Afterward, she returned to Montrose. She said it wasn’t until then that she really understood the need for inclusivity in a neighborhood. Montrose was her safe place.

She said she hopes to keep it that way for other people who have experienced misfortunes relating to race, sexuality and income, some of whom are involved with her campaign.

“I’m trying to get the young people, the working-class people, and the people who don’t feel represented, to band together and make a real movement in Houston,” Ganz said. 

Ganz’s says her campaign is mostly run by volunteers who are students and working-class people. She says they don’t have money to give to her campaign, but they have time to help her.

UST alumnus (‘14) Evan Friske is one of her campaign volunteers. Friske was Ganz’s philosophy professor when she attended Houston Community College, but he now helps Ganz by attending political events with her and preparing her for debates, according to an email to the Independent

“Michelle Ganz is a true patriot for the city of Houston.
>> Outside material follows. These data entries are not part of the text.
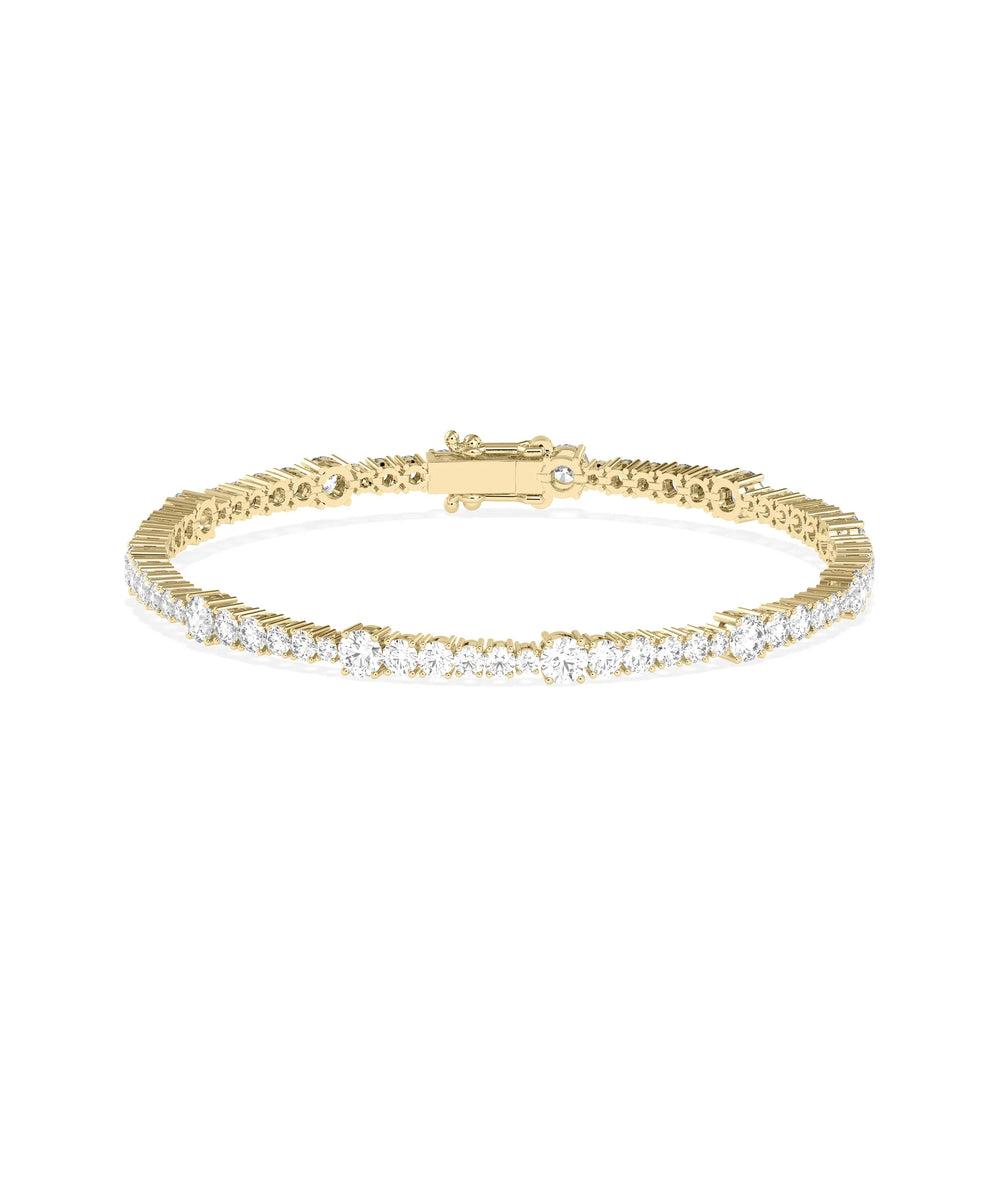 Diamond Cone Bracelet - 79e | Everyday 14K Gold Jewelry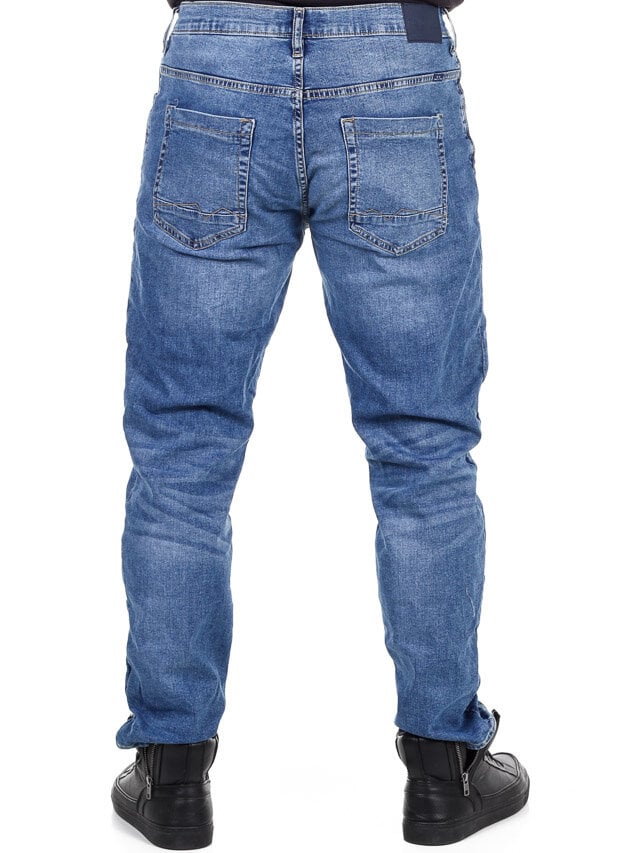 Thunder Relaxed Jeans - Blå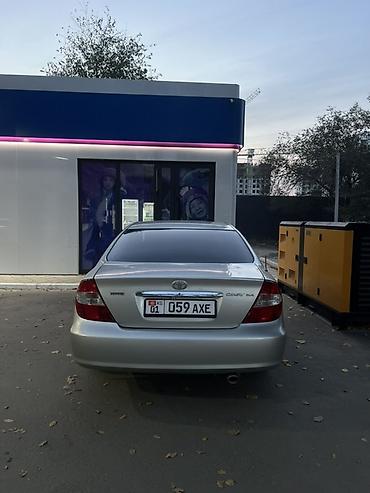 Транспорт: Toyota Camry: 2002 г., 2.4 л, Газ, Седан — 4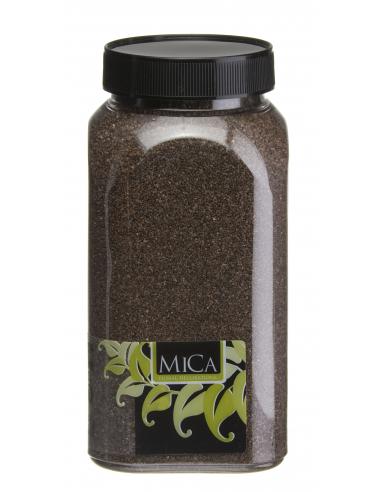 Sable marron foncé MICA Décoration et fleuristerie
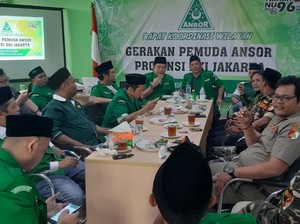 Ansor DKI Soal Luhut Beri Amplop: Bisyaroh ke Kiai Hal Lumrah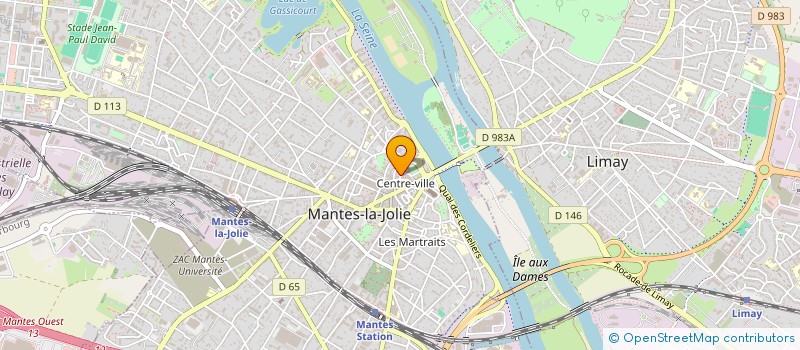 localisation de l'entreprise MONSIEUR GAETAN ENGELS  MANTES-LA-JOLIE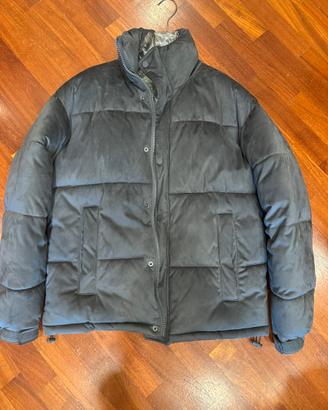 Piumino Smanicato Zara Uomo Grigio Antracite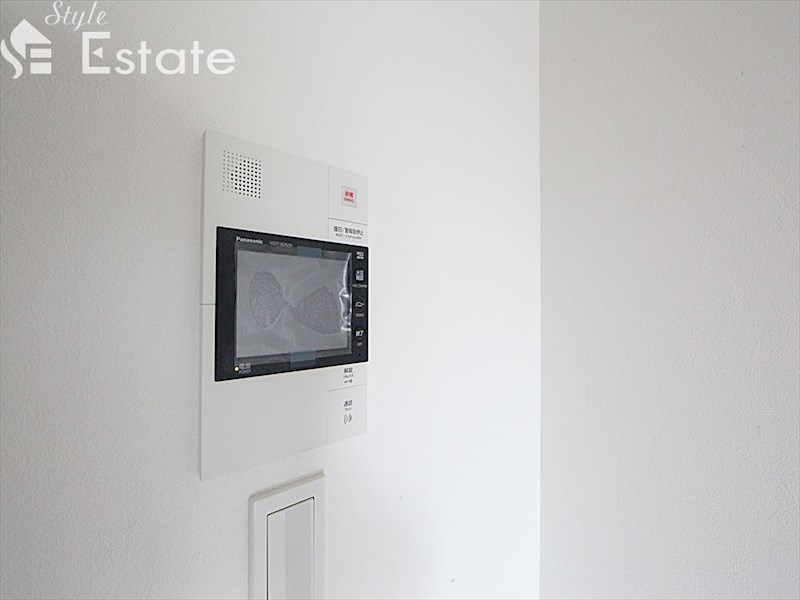 セキュリティ　モニター付きインターホン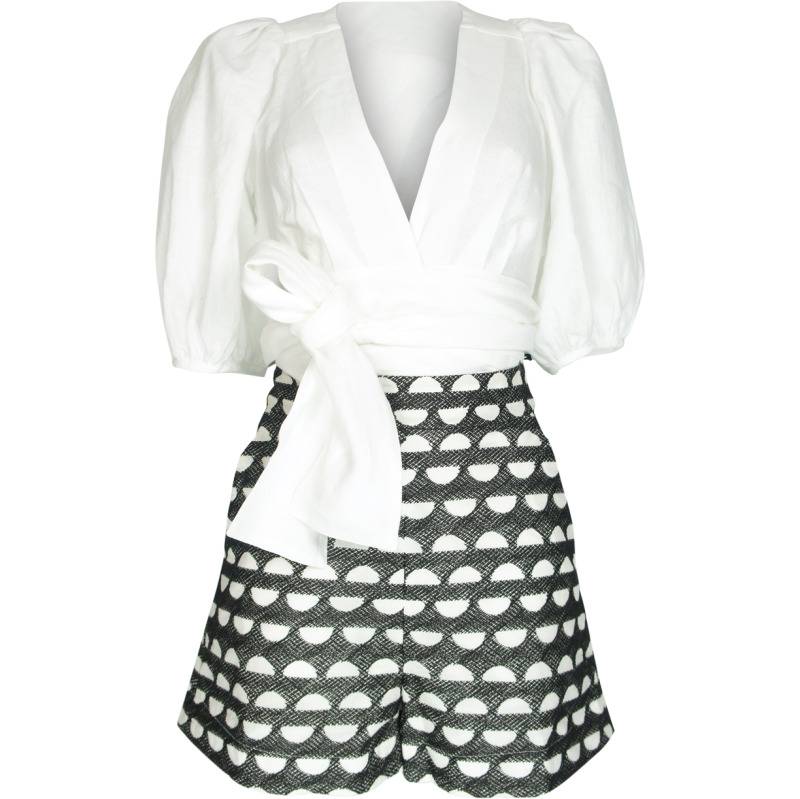 RESORTWEAR Robin Shorts Schwarz zollfrei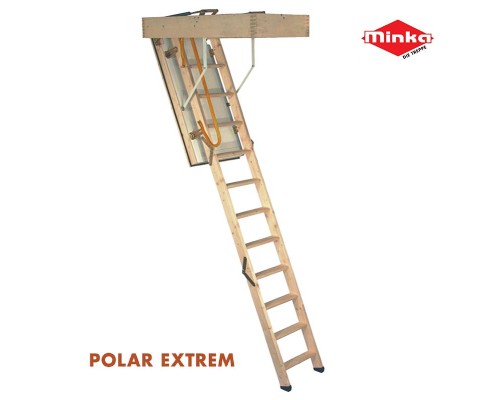 Чердачная лестница Minka Polar Extrem 70-120-280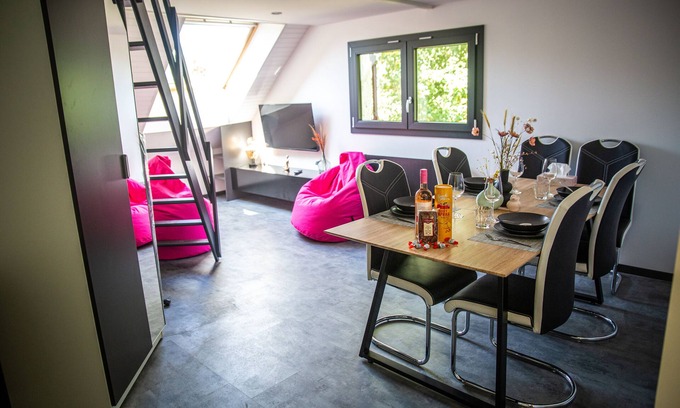 Cholonge Apartment | Bienvenue Dans le Violine 2/6 Couchages
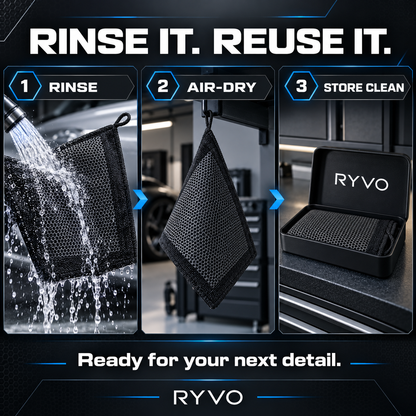 RYVO™ Detailing Clay Towel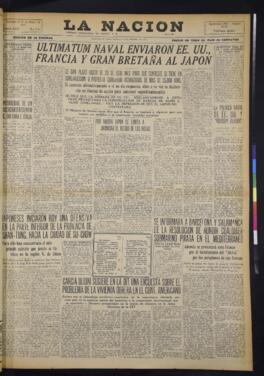 La Nación - 6 de febrero de 1938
Her campaign run is not for fame, and she’s not using this as a stepping stone for greater aspirations,” Friske wrote. 

“She cares about Houston.”

Ganz also cares about student voter turnout. She said she encourages every student to vote on election day, which is Nov. 5.

As she looks forward to the day, Ganz says her courage and integrity will allow her to “be an asset” on City Council.

“I think anybody that goes out to openly be who they are without worrying about what the rest of the world is going to say–that is courage, no matter who you are.”